S'affiche d'emblée le caractère quasi miraculeux de la conquête spatiale à venir. Un exploit surréaliste à une époque où il fallait la surface d'un wagon de train pour concentrer la puissance de l'ordinateur sur lequel j'écris ces lignes. Le caractère suffocant de l'espace restreint du cockpit nous fait tenir au plus près du héros. First Man sera une épopée où le spectaculaire restera attaché à l'intime. Et cela donne plus que jamais la mesure de l'exploit.
C'est toute la valeur et l'intelligence de ce très grand film: rendre compte de la plus viscérale des manières du plus fabuleux pari technologique et humain de l'histoire de l'humanité. Il est étonnant de penser qu'aucun film n'ait su embrasser la totalité de cette stupéfiante histoire vraie d'humains allant décrocher la lune dans une boite de conserve géante.
Ryan Gosling se coule dans le rôle avec évidence.

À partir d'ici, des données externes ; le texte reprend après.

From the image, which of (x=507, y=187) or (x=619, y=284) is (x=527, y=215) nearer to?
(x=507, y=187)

Qui mieux que lui, à la fois secret, intense et... lunaire, pouvait rendre justice à cette figure discrète qui a pourtant marqué l'histoire. Personnage semblable à celui de Drive. Professionnel et concentré jusqu'à l'autisme. Avant de découvrir ce merveilleux métrage je ne connaissais absolument rien d'un type qui a quand même marché sur la lune !
C'est probablement cet "effacement"d'un être dévoué à sa mission et à la marche de l'Histoire qui a fasciné le cinéaste de Whiplash. L'obsession. Celle de la conquête comme celle de la perte...
Porté par des acteurs et actrices royalement dirigés et une direction artistique méritant toutes les récompenses (des décors et effets spéciaux "en dur") le trajet de First Man est aussi celui du deuil. Frappé par la mort de sa petite fille Neil Armstrong puisera la force de poursuivre cette improbable et dangereuse aventure, lourde de sacrifices, justement dans ce dialogue permanent avec un au-delà. Les risques sont immenses, plusieurs astronautes y laisseront leur vie, mais en tutoyant la mort tout là-haut, Neil se rapproche aussi de l'enfant disparu. Et le symbole serre le coeur. Au retour de son odyssée, Armstrong devra retrouver "son" chemin.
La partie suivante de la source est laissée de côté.